Monday 12 October 2009

Rehashed Post ~ Reflections on Return


A few days ago, friend of mine asked me to submit something I've written about Beirut by today for a reading she wants to do in New York. Being under a lot of pressure work-wise (refer to previous post), I decided to take parts of a post I wrote a while ago, rehash and add and modify. Snip snip stitch glue tada. There is also a whole new Scene added (the first one)
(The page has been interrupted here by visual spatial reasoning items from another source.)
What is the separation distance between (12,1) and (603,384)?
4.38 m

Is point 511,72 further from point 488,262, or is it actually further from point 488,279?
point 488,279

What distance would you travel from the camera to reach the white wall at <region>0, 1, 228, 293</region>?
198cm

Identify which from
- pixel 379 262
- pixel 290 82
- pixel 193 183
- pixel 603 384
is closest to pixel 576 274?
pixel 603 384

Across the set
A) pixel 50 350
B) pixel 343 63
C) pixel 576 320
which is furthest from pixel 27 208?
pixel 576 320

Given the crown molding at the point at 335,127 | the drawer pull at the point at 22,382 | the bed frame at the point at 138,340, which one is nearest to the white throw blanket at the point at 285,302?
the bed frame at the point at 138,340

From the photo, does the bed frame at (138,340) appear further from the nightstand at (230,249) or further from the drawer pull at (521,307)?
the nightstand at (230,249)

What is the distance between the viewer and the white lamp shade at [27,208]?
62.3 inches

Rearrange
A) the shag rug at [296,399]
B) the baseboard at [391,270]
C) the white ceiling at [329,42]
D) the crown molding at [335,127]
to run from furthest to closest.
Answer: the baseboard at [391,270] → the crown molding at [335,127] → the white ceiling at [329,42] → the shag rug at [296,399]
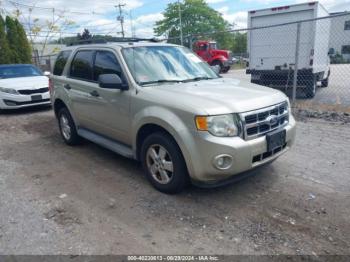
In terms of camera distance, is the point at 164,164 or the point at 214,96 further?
the point at 164,164

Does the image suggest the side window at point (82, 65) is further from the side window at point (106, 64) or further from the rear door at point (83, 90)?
the side window at point (106, 64)

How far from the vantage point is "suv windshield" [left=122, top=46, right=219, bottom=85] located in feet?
13.4

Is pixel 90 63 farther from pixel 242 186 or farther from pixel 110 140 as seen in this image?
pixel 242 186

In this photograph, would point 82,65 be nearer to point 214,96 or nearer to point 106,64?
point 106,64

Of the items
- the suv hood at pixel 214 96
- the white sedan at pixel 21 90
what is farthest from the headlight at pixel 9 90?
the suv hood at pixel 214 96

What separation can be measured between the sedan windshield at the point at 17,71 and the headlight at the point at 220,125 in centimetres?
877

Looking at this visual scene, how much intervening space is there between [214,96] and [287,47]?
26.1ft

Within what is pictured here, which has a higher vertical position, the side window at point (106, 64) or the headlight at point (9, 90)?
the side window at point (106, 64)

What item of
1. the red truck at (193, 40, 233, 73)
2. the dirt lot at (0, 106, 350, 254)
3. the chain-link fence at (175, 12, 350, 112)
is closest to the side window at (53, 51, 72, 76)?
the dirt lot at (0, 106, 350, 254)

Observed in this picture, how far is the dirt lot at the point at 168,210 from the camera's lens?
284cm

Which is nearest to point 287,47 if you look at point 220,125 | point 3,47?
point 220,125

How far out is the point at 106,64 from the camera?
448cm

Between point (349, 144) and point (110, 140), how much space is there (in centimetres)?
408

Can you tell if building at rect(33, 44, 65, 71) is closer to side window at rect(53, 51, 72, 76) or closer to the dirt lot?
side window at rect(53, 51, 72, 76)
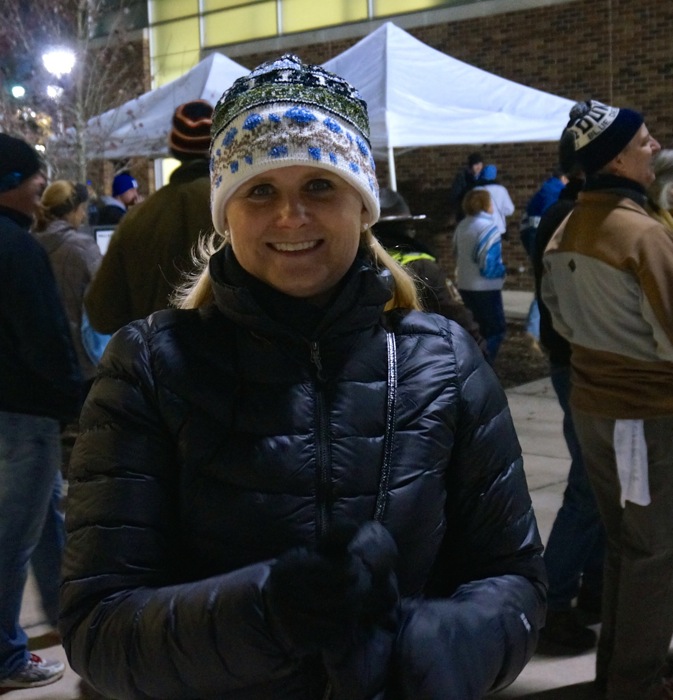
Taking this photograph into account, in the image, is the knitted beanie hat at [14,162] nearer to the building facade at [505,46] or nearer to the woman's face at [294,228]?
the woman's face at [294,228]

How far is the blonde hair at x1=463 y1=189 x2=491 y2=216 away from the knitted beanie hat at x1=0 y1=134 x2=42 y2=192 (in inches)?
247

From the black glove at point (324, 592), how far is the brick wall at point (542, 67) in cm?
1440

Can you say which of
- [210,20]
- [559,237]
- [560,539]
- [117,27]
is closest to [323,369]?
[559,237]

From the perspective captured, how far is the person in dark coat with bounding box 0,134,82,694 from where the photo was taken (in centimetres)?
392

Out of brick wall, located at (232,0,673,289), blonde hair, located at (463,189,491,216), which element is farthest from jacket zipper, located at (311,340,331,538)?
brick wall, located at (232,0,673,289)

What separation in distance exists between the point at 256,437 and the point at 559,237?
249 centimetres

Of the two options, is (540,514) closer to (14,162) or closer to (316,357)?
(14,162)

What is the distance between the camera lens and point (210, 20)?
20703 millimetres

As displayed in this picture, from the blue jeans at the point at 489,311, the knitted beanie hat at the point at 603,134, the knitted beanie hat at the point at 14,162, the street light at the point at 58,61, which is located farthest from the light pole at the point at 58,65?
the knitted beanie hat at the point at 603,134

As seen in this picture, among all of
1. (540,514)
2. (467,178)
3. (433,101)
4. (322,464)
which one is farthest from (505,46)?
(322,464)

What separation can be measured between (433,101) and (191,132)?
6.67 metres

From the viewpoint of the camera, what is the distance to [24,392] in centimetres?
394

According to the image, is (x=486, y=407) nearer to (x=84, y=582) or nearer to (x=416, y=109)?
(x=84, y=582)

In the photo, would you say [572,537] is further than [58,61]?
No
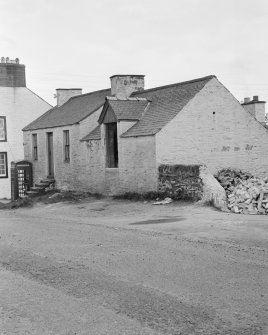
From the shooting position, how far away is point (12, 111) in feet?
141

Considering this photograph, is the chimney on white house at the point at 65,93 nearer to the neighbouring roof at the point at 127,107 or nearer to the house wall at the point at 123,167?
the house wall at the point at 123,167

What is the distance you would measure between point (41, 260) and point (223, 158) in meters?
15.8

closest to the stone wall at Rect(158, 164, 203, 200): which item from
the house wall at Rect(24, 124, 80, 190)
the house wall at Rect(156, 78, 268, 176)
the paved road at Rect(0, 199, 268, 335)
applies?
the house wall at Rect(156, 78, 268, 176)

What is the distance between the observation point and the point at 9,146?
43.1 metres

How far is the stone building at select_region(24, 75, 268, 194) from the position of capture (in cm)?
2392

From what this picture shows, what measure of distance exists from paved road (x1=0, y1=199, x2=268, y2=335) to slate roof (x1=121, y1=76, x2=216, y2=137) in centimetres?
858

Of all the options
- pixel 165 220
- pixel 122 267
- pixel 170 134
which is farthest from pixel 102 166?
pixel 122 267

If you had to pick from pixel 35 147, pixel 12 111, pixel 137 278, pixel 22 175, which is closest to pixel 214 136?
pixel 35 147

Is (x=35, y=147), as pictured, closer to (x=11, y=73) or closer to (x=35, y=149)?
(x=35, y=149)

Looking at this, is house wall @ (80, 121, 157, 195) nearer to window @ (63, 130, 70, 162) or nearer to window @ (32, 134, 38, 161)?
window @ (63, 130, 70, 162)

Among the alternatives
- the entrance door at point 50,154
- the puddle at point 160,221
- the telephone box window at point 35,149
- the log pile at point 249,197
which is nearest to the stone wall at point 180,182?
the log pile at point 249,197

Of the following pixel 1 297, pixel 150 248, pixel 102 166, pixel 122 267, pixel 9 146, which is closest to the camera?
pixel 1 297

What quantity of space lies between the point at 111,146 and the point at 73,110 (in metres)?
7.46

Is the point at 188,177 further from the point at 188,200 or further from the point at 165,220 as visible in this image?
the point at 165,220
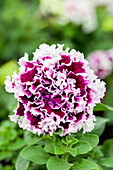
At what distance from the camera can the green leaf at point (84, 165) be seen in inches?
52.8

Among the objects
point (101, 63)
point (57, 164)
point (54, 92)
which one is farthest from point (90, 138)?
point (101, 63)

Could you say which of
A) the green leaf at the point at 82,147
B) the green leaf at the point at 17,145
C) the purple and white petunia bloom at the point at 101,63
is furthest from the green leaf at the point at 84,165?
the purple and white petunia bloom at the point at 101,63

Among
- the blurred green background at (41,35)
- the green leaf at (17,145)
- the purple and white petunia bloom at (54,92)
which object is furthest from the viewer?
the blurred green background at (41,35)

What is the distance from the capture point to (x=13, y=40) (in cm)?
308

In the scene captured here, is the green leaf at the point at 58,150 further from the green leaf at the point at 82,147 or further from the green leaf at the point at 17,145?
the green leaf at the point at 17,145

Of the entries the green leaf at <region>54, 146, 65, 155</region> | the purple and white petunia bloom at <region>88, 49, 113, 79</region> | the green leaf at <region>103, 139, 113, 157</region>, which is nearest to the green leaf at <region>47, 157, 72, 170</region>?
the green leaf at <region>54, 146, 65, 155</region>

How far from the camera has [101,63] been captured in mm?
2361

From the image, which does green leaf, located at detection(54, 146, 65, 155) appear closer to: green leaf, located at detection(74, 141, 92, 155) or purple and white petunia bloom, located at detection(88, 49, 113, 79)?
green leaf, located at detection(74, 141, 92, 155)

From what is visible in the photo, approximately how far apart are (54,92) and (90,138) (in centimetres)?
32

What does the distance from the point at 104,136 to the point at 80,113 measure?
1.03 m

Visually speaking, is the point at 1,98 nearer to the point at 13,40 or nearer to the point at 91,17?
the point at 13,40

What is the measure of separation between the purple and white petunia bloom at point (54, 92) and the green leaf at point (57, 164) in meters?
0.12

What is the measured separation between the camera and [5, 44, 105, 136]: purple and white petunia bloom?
4.14ft

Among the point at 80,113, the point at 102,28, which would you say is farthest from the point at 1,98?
the point at 102,28
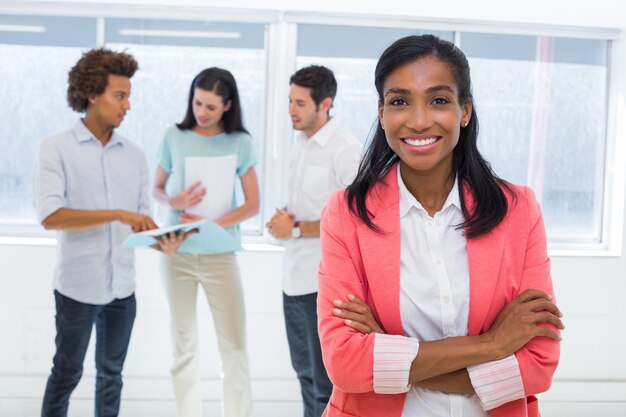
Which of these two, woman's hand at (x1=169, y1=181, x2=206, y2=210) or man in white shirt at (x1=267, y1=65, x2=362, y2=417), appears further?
woman's hand at (x1=169, y1=181, x2=206, y2=210)

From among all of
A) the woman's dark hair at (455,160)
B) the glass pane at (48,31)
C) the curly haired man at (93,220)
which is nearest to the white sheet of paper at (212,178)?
the curly haired man at (93,220)

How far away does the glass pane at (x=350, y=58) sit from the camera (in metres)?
4.49

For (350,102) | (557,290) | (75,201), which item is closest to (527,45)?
(350,102)

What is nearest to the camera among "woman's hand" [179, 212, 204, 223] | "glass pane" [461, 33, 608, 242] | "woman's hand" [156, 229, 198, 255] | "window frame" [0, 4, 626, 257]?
"woman's hand" [156, 229, 198, 255]

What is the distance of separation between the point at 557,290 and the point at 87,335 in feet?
9.09

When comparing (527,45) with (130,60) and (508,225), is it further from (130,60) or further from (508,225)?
(508,225)

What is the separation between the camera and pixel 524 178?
4742 millimetres

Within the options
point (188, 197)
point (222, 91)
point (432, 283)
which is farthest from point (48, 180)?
point (432, 283)

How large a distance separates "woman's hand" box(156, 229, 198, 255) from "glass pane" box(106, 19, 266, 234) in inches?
57.5

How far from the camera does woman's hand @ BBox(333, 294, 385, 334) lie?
4.63 feet

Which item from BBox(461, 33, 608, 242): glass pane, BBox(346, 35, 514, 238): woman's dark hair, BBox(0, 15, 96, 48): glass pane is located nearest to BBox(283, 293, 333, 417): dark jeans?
BBox(346, 35, 514, 238): woman's dark hair

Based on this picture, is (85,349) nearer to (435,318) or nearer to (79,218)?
(79,218)

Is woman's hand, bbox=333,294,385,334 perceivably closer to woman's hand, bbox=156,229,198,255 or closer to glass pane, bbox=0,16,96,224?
woman's hand, bbox=156,229,198,255

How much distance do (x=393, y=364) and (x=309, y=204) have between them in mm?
1800
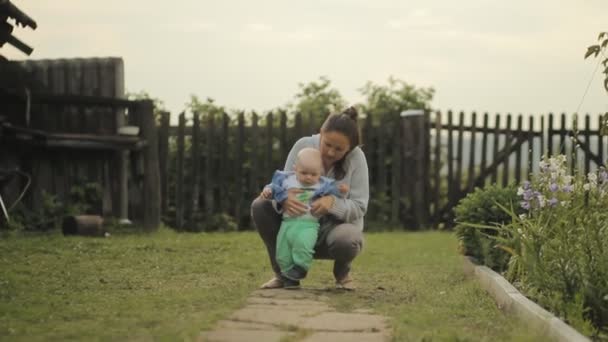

I made the Beirut references more obvious too, since, well.. Not everyone is aware of my situation at the time, or what I am talking about.

anyway. this is it.
~

Reflections on Return: 
4 Scenes in No Particular Order


I.

The Thames River always saw the worse side of me. As I’d cross the bridge going towards the art museums on South Bank, I’d leer at the murky brown waters from above. A frown would form as I brought my shoulders up around my neck to protect it from the sting of the cold, I’d shake my head offended, then pause at one point, before reaching the other side, to face the waters as I cursed it, calling its feeble attempt to pass as a body of water pathetic and shameful, ending with a dramatic spitting motion. It became a ritual of mine, an infamous tradition that I carried out regardless of the weather that day, or the company I was with, or the mood I was in. With every outburst, I felt the spite within me grow, balanced with a longing and a melancholy that just made my existence harder to cope with. When they asked me why I was so angry, why I was bitter, I told them I was hurt. I told them I took the Thames’ aesthetic (or lack thereof) personally. 
After all, I told them, I was a daughter of the Mediterranean, and next to that, the Thames was a muddy, stagnant puddle on the side of a soulless city highway.

II.

The sun stained the Mediterranean pink, Grapefruit pink, as it melted into the water, dissolving and tinting the sea. The warmth from its glow was slowly cooled by the salt whipped wisps of breeze that kept the hair out of my eyes. The waves rippled slowly, creating an illusion of migrating fluid creatures, moving from one horizon to the other, moving in unison and in tempo, with the music in my ears setting the beat. Rachmaninov, and Moonlight sonata.. As I sat still in front of this sea of love, my sea of love, all seems to make sense. In fact, nothing makes sense except for the sight in front of my eyes... Why would I leave it's side? The waves may snarl at me warning me of its depths.. but it suffices to sit on the sand and watch the sun bring a day to its end, with the glorious city of Beirut behind me. It will rise tomorrow.. the Same Sun. The Same sun sets and rises over this city, we live one day. Our whole lives have been one day continuously, and continues to be one day. Same Sun, but never the same sea.

III.
I'm in the shower, and I'm tired, and agitated and I stand there naked, arms crossed and clinging to my shoulders. Through the small bathroom window the Mosque calls to prayer, and I can hear the laugh track from Seinfield playing on the neighbour’s TV. The rooster inconveniently living on the roof of the building next door crows in unison. I look up through my closed eyelids at the ceiling, letting the hot water flow over my face, over my lips, and divide onto each side of my nose. I splutter out water from my nose and mouth every once in a while, panicking fleetingly and unnecessarily as I suppress my phobia of suffocation and drowning. And then water fills my ears, and the sounds are drowned, literally, except for a low rumble. It's all I hear. Its the twin sound of the rumbling you hear on board a plane. And suddenly I'm on the plane back to London. i've left Beirut and my mother, my friends, my beautiful sea, my bar on Sadat St., and I'm on a plane, strapped in economy, trying to shift away from my neighbour whose asleep, tipping slowly towards my shoulder and beginning to drool. And I move my head. And its gone. All I hear is water hitting the tub floor, and spurting through the shower head, my eyes open and I see my feet, wet and naked, standing the in the shower in my bathroom in Beirut.

IV.
I take the long way home after a night out at the Cabin, with music in the passenger seat. He talks, I listen. He tells me of his broken heart, the rain dogs, the barfly, the weight on his shoulders. He recounts stories of catholic girls, the girl at the bottom of his glass, the red house his baby lived in, how we could be heroes just for one day, and sometimes he hums violins and pianos. And I listen. He sings in English, in Arabic, in alto, soprano. He can hit high notes, and low notes. He makes heads turn as I comb the city streets after midnight, a cigarette in my hand, buildings to my left, the Mediterranean to my right. He's my favourite companion. An ironically silent one. And he does not get annoyed if I drift off. After all, I drift off into his arms. It’s with Him, and Here, that I am truly home.